If you have thoughts of suing your lawyer, then you may have a claim for what is commonly referred to as “legal malpractice,” “lawyer malpractice,” or “attorney malpractice.”  Irrespective of the name that you give it, the basic principles remain the same.   In order to state a claim and to recover against an attorney for legal malpractice, the plaintiff must allege and prove: (1) the attorney’s employment, (2) the attorney’s neglect of a reasonable duty, and (3) loss to the client proximately caused by that neglect of duty.

1) The Attorney’s Employment

Typically, the attorney’s employment is an easy thing to prove, e.g., the client signed a retainer agreement with the lawyer laying out the scope of representation and fee agreement.  However, even in the absence of a written fee agreement, the lawyer may still be deemed to be your counsel and, as such, owe you an obligation to act in accordance with the “standard of care.”

2) The Attorney’s Neglect Of A Reasonable Duty

In Maryland, jurors are instructed that “[a] lawyer is negligent if the lawyer does not use that degree of care and skill that a reasonably competent lawyer acting in same or similar circumstances would use.”  MPJI-Cv 27:7.  Like the employment of an attorney, the “neglect of a reasonable duty” is typically easy to prove.  For example, if you retained a lawyer to handle a personal injury lawsuit and that lawyer failed to file your lawsuit prior to the expiration of the applicable statute of limitations, then that lawyer likely neglected a duty owed to you, i.e., to timely file documents on your behalf.

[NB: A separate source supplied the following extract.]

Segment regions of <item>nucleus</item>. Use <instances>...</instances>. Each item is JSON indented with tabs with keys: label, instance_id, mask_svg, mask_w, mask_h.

3) Loss To The Client Proximately Caused By That Neglect Of Duty

Lastly, assuming you employed a lawyer that neglected a reasonable duty owed to you, then you need to show that the neglect of that duty caused you harm.  And, typically, that harm must be in the form of a quantifiable loss that you can attribute to the lawyer’s error or omission.  So, for example, if your lawyer made an error in the handling of your case, but you had a terrible case, then you may not have a viable claim for damages.  Conversely, if you had a great case that your lawyer lost due to some error or omission, then you may have a viable claim for legal malpractice.

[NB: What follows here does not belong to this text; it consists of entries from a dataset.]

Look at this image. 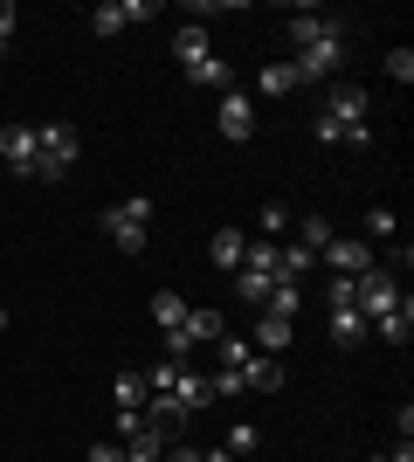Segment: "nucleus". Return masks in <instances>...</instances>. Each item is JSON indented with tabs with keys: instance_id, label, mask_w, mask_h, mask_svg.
<instances>
[{
	"instance_id": "12",
	"label": "nucleus",
	"mask_w": 414,
	"mask_h": 462,
	"mask_svg": "<svg viewBox=\"0 0 414 462\" xmlns=\"http://www.w3.org/2000/svg\"><path fill=\"white\" fill-rule=\"evenodd\" d=\"M179 77L194 83V90H235V69H228L221 56H200L194 69H179Z\"/></svg>"
},
{
	"instance_id": "18",
	"label": "nucleus",
	"mask_w": 414,
	"mask_h": 462,
	"mask_svg": "<svg viewBox=\"0 0 414 462\" xmlns=\"http://www.w3.org/2000/svg\"><path fill=\"white\" fill-rule=\"evenodd\" d=\"M173 401H179V407H187V414H200V407L215 401V393H207V380H200V373H194V366H179V380H173Z\"/></svg>"
},
{
	"instance_id": "17",
	"label": "nucleus",
	"mask_w": 414,
	"mask_h": 462,
	"mask_svg": "<svg viewBox=\"0 0 414 462\" xmlns=\"http://www.w3.org/2000/svg\"><path fill=\"white\" fill-rule=\"evenodd\" d=\"M332 338L338 346H359V338H373V325H366L353 304H332Z\"/></svg>"
},
{
	"instance_id": "33",
	"label": "nucleus",
	"mask_w": 414,
	"mask_h": 462,
	"mask_svg": "<svg viewBox=\"0 0 414 462\" xmlns=\"http://www.w3.org/2000/svg\"><path fill=\"white\" fill-rule=\"evenodd\" d=\"M138 428H145V407H118V435H124V442H132Z\"/></svg>"
},
{
	"instance_id": "39",
	"label": "nucleus",
	"mask_w": 414,
	"mask_h": 462,
	"mask_svg": "<svg viewBox=\"0 0 414 462\" xmlns=\"http://www.w3.org/2000/svg\"><path fill=\"white\" fill-rule=\"evenodd\" d=\"M366 462H387V456H366Z\"/></svg>"
},
{
	"instance_id": "30",
	"label": "nucleus",
	"mask_w": 414,
	"mask_h": 462,
	"mask_svg": "<svg viewBox=\"0 0 414 462\" xmlns=\"http://www.w3.org/2000/svg\"><path fill=\"white\" fill-rule=\"evenodd\" d=\"M14 0H0V62H7V56H14Z\"/></svg>"
},
{
	"instance_id": "23",
	"label": "nucleus",
	"mask_w": 414,
	"mask_h": 462,
	"mask_svg": "<svg viewBox=\"0 0 414 462\" xmlns=\"http://www.w3.org/2000/svg\"><path fill=\"white\" fill-rule=\"evenodd\" d=\"M249 352H256V346H249V338H235V331H221V338H215L221 373H242V366H249Z\"/></svg>"
},
{
	"instance_id": "35",
	"label": "nucleus",
	"mask_w": 414,
	"mask_h": 462,
	"mask_svg": "<svg viewBox=\"0 0 414 462\" xmlns=\"http://www.w3.org/2000/svg\"><path fill=\"white\" fill-rule=\"evenodd\" d=\"M83 462H124V442H97V448H90Z\"/></svg>"
},
{
	"instance_id": "28",
	"label": "nucleus",
	"mask_w": 414,
	"mask_h": 462,
	"mask_svg": "<svg viewBox=\"0 0 414 462\" xmlns=\"http://www.w3.org/2000/svg\"><path fill=\"white\" fill-rule=\"evenodd\" d=\"M221 448H228V456H256V448H262V428L235 421V428H228V442H221Z\"/></svg>"
},
{
	"instance_id": "19",
	"label": "nucleus",
	"mask_w": 414,
	"mask_h": 462,
	"mask_svg": "<svg viewBox=\"0 0 414 462\" xmlns=\"http://www.w3.org/2000/svg\"><path fill=\"white\" fill-rule=\"evenodd\" d=\"M297 304H304V283H283V276H276L270 297H262V310H270V318H290V325H297Z\"/></svg>"
},
{
	"instance_id": "36",
	"label": "nucleus",
	"mask_w": 414,
	"mask_h": 462,
	"mask_svg": "<svg viewBox=\"0 0 414 462\" xmlns=\"http://www.w3.org/2000/svg\"><path fill=\"white\" fill-rule=\"evenodd\" d=\"M200 462H235V456H228V448H200Z\"/></svg>"
},
{
	"instance_id": "13",
	"label": "nucleus",
	"mask_w": 414,
	"mask_h": 462,
	"mask_svg": "<svg viewBox=\"0 0 414 462\" xmlns=\"http://www.w3.org/2000/svg\"><path fill=\"white\" fill-rule=\"evenodd\" d=\"M242 249H249V235H242V228H221L215 242H207V263L235 276V270H242Z\"/></svg>"
},
{
	"instance_id": "11",
	"label": "nucleus",
	"mask_w": 414,
	"mask_h": 462,
	"mask_svg": "<svg viewBox=\"0 0 414 462\" xmlns=\"http://www.w3.org/2000/svg\"><path fill=\"white\" fill-rule=\"evenodd\" d=\"M235 380H242V393H276V386H283V366H276L270 352H249V366H242Z\"/></svg>"
},
{
	"instance_id": "4",
	"label": "nucleus",
	"mask_w": 414,
	"mask_h": 462,
	"mask_svg": "<svg viewBox=\"0 0 414 462\" xmlns=\"http://www.w3.org/2000/svg\"><path fill=\"white\" fill-rule=\"evenodd\" d=\"M408 297H400V276L394 270H366V276H353V310L373 325V318H387V310H400Z\"/></svg>"
},
{
	"instance_id": "14",
	"label": "nucleus",
	"mask_w": 414,
	"mask_h": 462,
	"mask_svg": "<svg viewBox=\"0 0 414 462\" xmlns=\"http://www.w3.org/2000/svg\"><path fill=\"white\" fill-rule=\"evenodd\" d=\"M249 346L270 352V359H276V352H290V318H270V310H262V318H256V338H249Z\"/></svg>"
},
{
	"instance_id": "32",
	"label": "nucleus",
	"mask_w": 414,
	"mask_h": 462,
	"mask_svg": "<svg viewBox=\"0 0 414 462\" xmlns=\"http://www.w3.org/2000/svg\"><path fill=\"white\" fill-rule=\"evenodd\" d=\"M311 138H317V145H338V138H345V132H338V125H332V117H325V111H317V117H311Z\"/></svg>"
},
{
	"instance_id": "31",
	"label": "nucleus",
	"mask_w": 414,
	"mask_h": 462,
	"mask_svg": "<svg viewBox=\"0 0 414 462\" xmlns=\"http://www.w3.org/2000/svg\"><path fill=\"white\" fill-rule=\"evenodd\" d=\"M387 77H394V83H414V49H387Z\"/></svg>"
},
{
	"instance_id": "22",
	"label": "nucleus",
	"mask_w": 414,
	"mask_h": 462,
	"mask_svg": "<svg viewBox=\"0 0 414 462\" xmlns=\"http://www.w3.org/2000/svg\"><path fill=\"white\" fill-rule=\"evenodd\" d=\"M111 401H118V407H145V401H152V386H145V373H132V366H124L118 380H111Z\"/></svg>"
},
{
	"instance_id": "38",
	"label": "nucleus",
	"mask_w": 414,
	"mask_h": 462,
	"mask_svg": "<svg viewBox=\"0 0 414 462\" xmlns=\"http://www.w3.org/2000/svg\"><path fill=\"white\" fill-rule=\"evenodd\" d=\"M0 331H7V304H0Z\"/></svg>"
},
{
	"instance_id": "5",
	"label": "nucleus",
	"mask_w": 414,
	"mask_h": 462,
	"mask_svg": "<svg viewBox=\"0 0 414 462\" xmlns=\"http://www.w3.org/2000/svg\"><path fill=\"white\" fill-rule=\"evenodd\" d=\"M345 49H353V35H332V42H311V49H297V56H290L297 83H304V77H338V69H345Z\"/></svg>"
},
{
	"instance_id": "16",
	"label": "nucleus",
	"mask_w": 414,
	"mask_h": 462,
	"mask_svg": "<svg viewBox=\"0 0 414 462\" xmlns=\"http://www.w3.org/2000/svg\"><path fill=\"white\" fill-rule=\"evenodd\" d=\"M179 331H187V346H215L228 325H221V310H194V304H187V325H179Z\"/></svg>"
},
{
	"instance_id": "15",
	"label": "nucleus",
	"mask_w": 414,
	"mask_h": 462,
	"mask_svg": "<svg viewBox=\"0 0 414 462\" xmlns=\"http://www.w3.org/2000/svg\"><path fill=\"white\" fill-rule=\"evenodd\" d=\"M173 56H179V69H194L200 56H215V49H207V28H200V21H187V28L173 35Z\"/></svg>"
},
{
	"instance_id": "10",
	"label": "nucleus",
	"mask_w": 414,
	"mask_h": 462,
	"mask_svg": "<svg viewBox=\"0 0 414 462\" xmlns=\"http://www.w3.org/2000/svg\"><path fill=\"white\" fill-rule=\"evenodd\" d=\"M0 159H7L14 173H35V125H7V132H0Z\"/></svg>"
},
{
	"instance_id": "21",
	"label": "nucleus",
	"mask_w": 414,
	"mask_h": 462,
	"mask_svg": "<svg viewBox=\"0 0 414 462\" xmlns=\"http://www.w3.org/2000/svg\"><path fill=\"white\" fill-rule=\"evenodd\" d=\"M408 331H414V304L387 310V318H373V338H387V346H408Z\"/></svg>"
},
{
	"instance_id": "3",
	"label": "nucleus",
	"mask_w": 414,
	"mask_h": 462,
	"mask_svg": "<svg viewBox=\"0 0 414 462\" xmlns=\"http://www.w3.org/2000/svg\"><path fill=\"white\" fill-rule=\"evenodd\" d=\"M77 132L69 125H35V180H62L69 166H77Z\"/></svg>"
},
{
	"instance_id": "26",
	"label": "nucleus",
	"mask_w": 414,
	"mask_h": 462,
	"mask_svg": "<svg viewBox=\"0 0 414 462\" xmlns=\"http://www.w3.org/2000/svg\"><path fill=\"white\" fill-rule=\"evenodd\" d=\"M325 242H332V221H325V214H304V221H297V249H325Z\"/></svg>"
},
{
	"instance_id": "8",
	"label": "nucleus",
	"mask_w": 414,
	"mask_h": 462,
	"mask_svg": "<svg viewBox=\"0 0 414 462\" xmlns=\"http://www.w3.org/2000/svg\"><path fill=\"white\" fill-rule=\"evenodd\" d=\"M152 14V0H104V7H90V28L97 35H118V28H132V21Z\"/></svg>"
},
{
	"instance_id": "7",
	"label": "nucleus",
	"mask_w": 414,
	"mask_h": 462,
	"mask_svg": "<svg viewBox=\"0 0 414 462\" xmlns=\"http://www.w3.org/2000/svg\"><path fill=\"white\" fill-rule=\"evenodd\" d=\"M317 263H325L332 276H366V270H373V249H366V242H338V235H332V242L317 249Z\"/></svg>"
},
{
	"instance_id": "9",
	"label": "nucleus",
	"mask_w": 414,
	"mask_h": 462,
	"mask_svg": "<svg viewBox=\"0 0 414 462\" xmlns=\"http://www.w3.org/2000/svg\"><path fill=\"white\" fill-rule=\"evenodd\" d=\"M332 35H345V21L317 14V7H297V14H290V42H297V49H311V42H332Z\"/></svg>"
},
{
	"instance_id": "2",
	"label": "nucleus",
	"mask_w": 414,
	"mask_h": 462,
	"mask_svg": "<svg viewBox=\"0 0 414 462\" xmlns=\"http://www.w3.org/2000/svg\"><path fill=\"white\" fill-rule=\"evenodd\" d=\"M325 117H332L338 132H345V145H366V83H353V77H338L332 83V97H325Z\"/></svg>"
},
{
	"instance_id": "25",
	"label": "nucleus",
	"mask_w": 414,
	"mask_h": 462,
	"mask_svg": "<svg viewBox=\"0 0 414 462\" xmlns=\"http://www.w3.org/2000/svg\"><path fill=\"white\" fill-rule=\"evenodd\" d=\"M152 318H159V331H179V325H187V297L159 290V297H152Z\"/></svg>"
},
{
	"instance_id": "24",
	"label": "nucleus",
	"mask_w": 414,
	"mask_h": 462,
	"mask_svg": "<svg viewBox=\"0 0 414 462\" xmlns=\"http://www.w3.org/2000/svg\"><path fill=\"white\" fill-rule=\"evenodd\" d=\"M290 90H297V69H290V62H270V69L256 77V97H290Z\"/></svg>"
},
{
	"instance_id": "37",
	"label": "nucleus",
	"mask_w": 414,
	"mask_h": 462,
	"mask_svg": "<svg viewBox=\"0 0 414 462\" xmlns=\"http://www.w3.org/2000/svg\"><path fill=\"white\" fill-rule=\"evenodd\" d=\"M387 462H414V448H408V442H400V456H387Z\"/></svg>"
},
{
	"instance_id": "34",
	"label": "nucleus",
	"mask_w": 414,
	"mask_h": 462,
	"mask_svg": "<svg viewBox=\"0 0 414 462\" xmlns=\"http://www.w3.org/2000/svg\"><path fill=\"white\" fill-rule=\"evenodd\" d=\"M159 462H200V448H187V442H179V435H173V442H166V456H159Z\"/></svg>"
},
{
	"instance_id": "29",
	"label": "nucleus",
	"mask_w": 414,
	"mask_h": 462,
	"mask_svg": "<svg viewBox=\"0 0 414 462\" xmlns=\"http://www.w3.org/2000/svg\"><path fill=\"white\" fill-rule=\"evenodd\" d=\"M394 228H400V221L387 208H366V235H373V242H394Z\"/></svg>"
},
{
	"instance_id": "1",
	"label": "nucleus",
	"mask_w": 414,
	"mask_h": 462,
	"mask_svg": "<svg viewBox=\"0 0 414 462\" xmlns=\"http://www.w3.org/2000/svg\"><path fill=\"white\" fill-rule=\"evenodd\" d=\"M104 235H111L124 255H138L145 242H152V193H132V200H118V208H104Z\"/></svg>"
},
{
	"instance_id": "20",
	"label": "nucleus",
	"mask_w": 414,
	"mask_h": 462,
	"mask_svg": "<svg viewBox=\"0 0 414 462\" xmlns=\"http://www.w3.org/2000/svg\"><path fill=\"white\" fill-rule=\"evenodd\" d=\"M311 270H317L311 249H297V242H290V249H276V276H283V283H304Z\"/></svg>"
},
{
	"instance_id": "6",
	"label": "nucleus",
	"mask_w": 414,
	"mask_h": 462,
	"mask_svg": "<svg viewBox=\"0 0 414 462\" xmlns=\"http://www.w3.org/2000/svg\"><path fill=\"white\" fill-rule=\"evenodd\" d=\"M221 138H235V145H242V138H256V97H249V90H221Z\"/></svg>"
},
{
	"instance_id": "27",
	"label": "nucleus",
	"mask_w": 414,
	"mask_h": 462,
	"mask_svg": "<svg viewBox=\"0 0 414 462\" xmlns=\"http://www.w3.org/2000/svg\"><path fill=\"white\" fill-rule=\"evenodd\" d=\"M270 283H276V276H262V270H235V297H242V304H256V310H262V297H270Z\"/></svg>"
}]
</instances>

Hire A Legal Malpractice Lawyer

The lawyers at Henderson Law are experienced in handling legal malpractice claims and are available today to discuss your potential case.  If you or a loved one has been injured by the negligence of an attorney, then you should call an experienced, legal malpractice lawyer today.  Henderson Law is actively seeking new cases in Maryland and the District of Columbia.

Reference Cases For Legal Malpractice

See Comment A.1 to MPJI-Cv 27:7, citing  Flaherty v. Weinberg, 303 Md. 116, 492 A.2d 618 (1985) (citing Kendall v. Rogers, 181 Md. 606, 31 A.2d 312 (1943)); Ferguson v. Cramer, 349 Md. 760, 709 A.2d 1279 (1988); Thomas v. Bethea, 351 Md. 513, 718 A.2d 1187 (1998); Conwell Law v. Tung, 221 Md. App. 481, 109 A.3d 1127 (2015); see also Pickett, Houlon & Berman v. Haislip, 73 Md. App. 89, 533 A.2d 287 (1987), cert. denied, 311 Md. 719, 537 A.2d 273 (1988); Hooper v. Gill, 79 Md. App. 437, 557 A.2d 1349, cert. denied, 317 Md. 510, 564 A.2d 1182 (1989), cert. denied, 496 U.S. 906, 110 S. Ct. 2588 (1990); Franch v. Ankney, 341 Md. 350, 670 A.2d 951 (1996).